Para la experta, esta obra es semejante a lo que en su tiempo hiciera Miguel de Unamuno, uno de los clásicos que habla sobre sí mismo, pues sólo hablando de la subjetividad se puede conocer más sobre cada uno, su naturaleza, ése es el aporte de "Tzinacapan y Malintzin, el encuentro".

Durante la presentación realizada bajo la coordinación de la Licenciatura en Literatura y Filosofía, y la Maestría en Literatura Aplicada de la Ibero Puebla, Alma Yolanda Castillo, lingüista y pedagoga, elogió la obra que muestra rasgos interculturales e intergeneracionales de un libro que nutre el alma, por su fuerte carga emotiva y sus relatos que dejan huella.

Antropólogos, lingüistas, sociólogos logran puntos de apoyo a su trabajo a través del libro, explicó, al añadir que el volumen se encuentran leyendas sobre la Malintzin, los pedidores de lluvia, y también describe las clases de hongos y los platillos que se pueden hacer con ello, entre otros muchos agradables relatos.

A través de este libro se conoce a Pedro y su hijo Francisco, de la importancia de tener los pies bien plantados en la tierra, cada uno buscando construir un lugar mejor en su tiempo, enfrentan al poder y las instituciones, tratando de hacer un mundo fraterno.

Por su parte, el autor Francisco Sánchez agradeció a amigos y familiares, su presencia y apoyo en este proyecto, sobre todo, en el camino de la vida, y dijo que “este texto, desde un inicio no tuvo un objetivo, todo fue circunstancial.
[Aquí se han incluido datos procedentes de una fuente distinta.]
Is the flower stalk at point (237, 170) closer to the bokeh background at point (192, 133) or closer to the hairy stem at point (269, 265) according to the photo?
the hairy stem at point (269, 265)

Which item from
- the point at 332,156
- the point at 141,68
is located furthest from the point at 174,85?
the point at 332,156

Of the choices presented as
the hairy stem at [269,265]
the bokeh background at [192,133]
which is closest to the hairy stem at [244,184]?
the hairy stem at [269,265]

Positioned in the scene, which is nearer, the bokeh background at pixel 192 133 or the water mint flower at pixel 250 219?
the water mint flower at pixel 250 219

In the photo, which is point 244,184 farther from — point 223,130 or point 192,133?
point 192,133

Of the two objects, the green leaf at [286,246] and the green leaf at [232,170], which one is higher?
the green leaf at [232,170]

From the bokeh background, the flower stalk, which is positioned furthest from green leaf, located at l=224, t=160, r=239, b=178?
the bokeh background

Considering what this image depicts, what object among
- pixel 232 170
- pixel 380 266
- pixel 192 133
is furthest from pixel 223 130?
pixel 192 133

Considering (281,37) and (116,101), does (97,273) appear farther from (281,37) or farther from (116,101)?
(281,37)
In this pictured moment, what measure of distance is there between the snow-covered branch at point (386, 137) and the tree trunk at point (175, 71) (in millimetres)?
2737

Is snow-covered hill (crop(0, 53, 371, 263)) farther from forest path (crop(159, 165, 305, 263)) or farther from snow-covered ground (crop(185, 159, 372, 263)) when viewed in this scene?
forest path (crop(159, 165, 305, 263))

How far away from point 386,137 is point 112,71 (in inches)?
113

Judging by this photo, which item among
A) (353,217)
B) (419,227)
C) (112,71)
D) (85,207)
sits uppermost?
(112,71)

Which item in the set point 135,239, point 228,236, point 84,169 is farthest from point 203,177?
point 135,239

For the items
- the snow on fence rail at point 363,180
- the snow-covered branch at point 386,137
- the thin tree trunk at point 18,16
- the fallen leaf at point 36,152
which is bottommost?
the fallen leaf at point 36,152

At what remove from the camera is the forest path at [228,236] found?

Es un testimonio de vida”.

Con lágrimas en los ojos, resaltó la importancia del diálogo profundo en un mundo confuso y lastimado.

“Este libro me permitió ver todas las injusticias que vivimos los pueblos indígenas, especialmente durante mi sacerdocio, el cual estuvo encarnado en la realidad humana. Es en San Miguel donde recupero mis raíces indígenas de formación y a mí mismo”, acotó.

Entre el público se encontraba la familia del autor la cual se reconoció en las historias, en las que el abuelo de la familia luchó tanto por la educación de sus hijos, no obstante haber tenido que separarlos desde muy pequeños.